▶ [REQUIRED WORK]:
**1.** From the pull request description, return the passage starting at "## Which issue" and ending at "the operator tree.".
**2.** Condense the paragraph of the pull request description that begins "The native side already knows the value" into a short bulleted list that keeps its main facts.

▶ [DOCUMENT TEXT]:
________________________
LantaoJin opened a new pull request, #57:
URL: https://github.com/apache/datafusion-java/pull/57

   ## Which issue does this PR close?
   
   - Closes #56 .
   
   ## Rationale for this change
   
   `ScalarFunction.evaluate(BufferAllocator, List<FieldVector>)` (introduced in 
#46) is the contract every Java-implemented scalar UDF must satisfy. It must 
return a `FieldVector` whose `getValueCount()` matches the batch row count 
DataFusion is driving through the operator tree.
   
   For UDFs with at least one argument, the body can read 
`args.get(0).getValueCount()` to learn how many rows to produce. For 
**nullary** UDFs -- zero arguments, e.g. analogs of `random()`, `pi()`, `now()` 
-- `args` is the empty list, and the body has no other channel to learn the row 
count.
   
   The native side already knows the value: `ScalarFunctionArgs::number_rows` 
is read at `native/src/udf.rs:100`, used to materialise scalar arg columns at 
`:106`. The Java bridge (`JniBridge.invokeScalarUdf`) receives it but only uses 
it after the fact, to *validate* the returned vector's length. It is never 
communicated to `impl.evaluate(...)`.
________________________
▶ [RECORD EXTRACTS]:
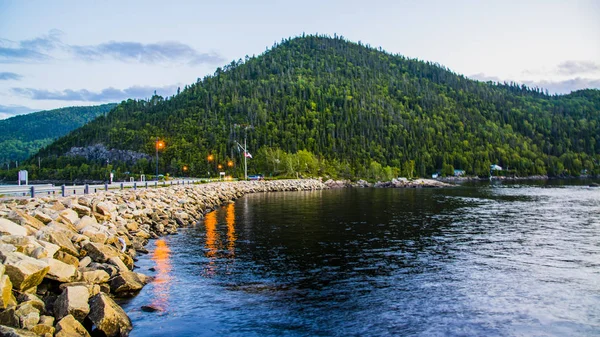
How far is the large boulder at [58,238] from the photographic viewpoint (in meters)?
16.8

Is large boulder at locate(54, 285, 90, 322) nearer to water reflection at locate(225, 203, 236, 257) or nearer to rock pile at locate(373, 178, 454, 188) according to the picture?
water reflection at locate(225, 203, 236, 257)

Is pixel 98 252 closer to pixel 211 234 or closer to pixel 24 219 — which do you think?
pixel 24 219

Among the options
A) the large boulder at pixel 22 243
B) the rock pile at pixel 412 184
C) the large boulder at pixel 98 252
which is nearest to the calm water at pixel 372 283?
the large boulder at pixel 98 252

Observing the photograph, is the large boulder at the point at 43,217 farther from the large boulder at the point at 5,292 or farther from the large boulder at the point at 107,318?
the large boulder at the point at 5,292

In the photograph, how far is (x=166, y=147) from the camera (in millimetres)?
194000

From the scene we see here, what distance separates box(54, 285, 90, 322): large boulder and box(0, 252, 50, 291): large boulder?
3.30ft

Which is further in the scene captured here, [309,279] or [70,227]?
[70,227]

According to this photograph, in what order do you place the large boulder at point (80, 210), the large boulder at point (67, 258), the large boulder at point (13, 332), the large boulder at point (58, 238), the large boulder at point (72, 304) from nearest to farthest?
1. the large boulder at point (13, 332)
2. the large boulder at point (72, 304)
3. the large boulder at point (67, 258)
4. the large boulder at point (58, 238)
5. the large boulder at point (80, 210)

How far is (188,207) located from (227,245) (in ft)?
59.4

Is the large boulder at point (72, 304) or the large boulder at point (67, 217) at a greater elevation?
the large boulder at point (67, 217)

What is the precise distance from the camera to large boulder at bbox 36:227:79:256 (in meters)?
16.8

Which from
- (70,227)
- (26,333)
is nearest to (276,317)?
(26,333)

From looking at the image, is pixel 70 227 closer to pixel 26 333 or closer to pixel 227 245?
pixel 227 245

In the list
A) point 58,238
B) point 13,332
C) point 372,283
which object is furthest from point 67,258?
point 372,283
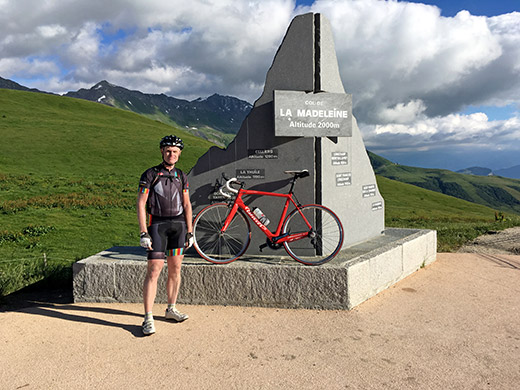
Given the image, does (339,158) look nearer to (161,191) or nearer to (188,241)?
(188,241)

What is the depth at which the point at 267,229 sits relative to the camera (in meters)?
6.86

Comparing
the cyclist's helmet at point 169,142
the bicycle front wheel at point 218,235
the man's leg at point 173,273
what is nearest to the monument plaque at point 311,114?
the bicycle front wheel at point 218,235

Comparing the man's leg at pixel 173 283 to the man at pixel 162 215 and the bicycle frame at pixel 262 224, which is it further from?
the bicycle frame at pixel 262 224

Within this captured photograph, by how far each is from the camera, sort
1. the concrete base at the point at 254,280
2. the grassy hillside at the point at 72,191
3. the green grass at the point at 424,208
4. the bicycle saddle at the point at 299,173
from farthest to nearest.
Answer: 1. the green grass at the point at 424,208
2. the grassy hillside at the point at 72,191
3. the bicycle saddle at the point at 299,173
4. the concrete base at the point at 254,280

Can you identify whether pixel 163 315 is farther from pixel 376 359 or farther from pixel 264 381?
pixel 376 359

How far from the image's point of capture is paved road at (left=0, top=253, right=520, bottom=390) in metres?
4.12

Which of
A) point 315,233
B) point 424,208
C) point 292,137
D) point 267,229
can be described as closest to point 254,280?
point 267,229

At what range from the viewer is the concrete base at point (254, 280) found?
6.14m

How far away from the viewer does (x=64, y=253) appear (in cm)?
1180

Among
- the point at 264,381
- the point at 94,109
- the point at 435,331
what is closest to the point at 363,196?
the point at 435,331

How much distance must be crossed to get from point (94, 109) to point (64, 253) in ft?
240

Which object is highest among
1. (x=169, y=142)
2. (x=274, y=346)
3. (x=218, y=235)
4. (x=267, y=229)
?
(x=169, y=142)

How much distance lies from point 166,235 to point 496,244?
10.2m

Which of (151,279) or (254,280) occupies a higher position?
(151,279)
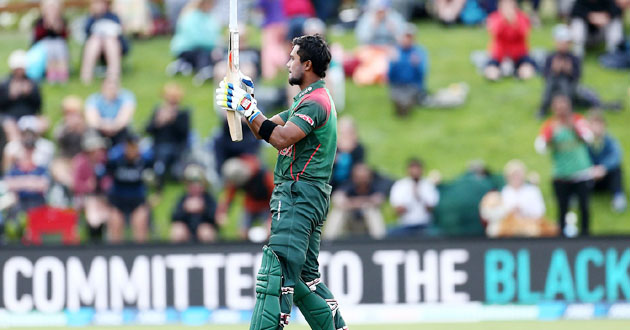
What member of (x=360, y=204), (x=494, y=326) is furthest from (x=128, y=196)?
________________________
▶ [PER-TASK OUTPUTS]:
**1.**
## Which issue does this PR close?
   
   - Closes #56 .
   
   ## Rationale for this change
   
   `ScalarFunction.evaluate(BufferAllocator, List<FieldVector>)` (introduced in 
#46) is the contract every Java-implemented scalar UDF must satisfy. It must 
return a `FieldVector` whose `getValueCount()` matches the batch row count 
DataFusion is driving through the operator tree.

**2.**
- The native side already knows the row count: `ScalarFunctionArgs::number_rows` is read at `native/src/udf.rs:100`.
- It is used at `:106` to materialise scalar arg columns.
- The Java bridge (`JniBridge.invokeScalarUdf`) receives it but only uses it afterward, to validate the returned vector's length.
- It is never passed to `impl.evaluate(...)`.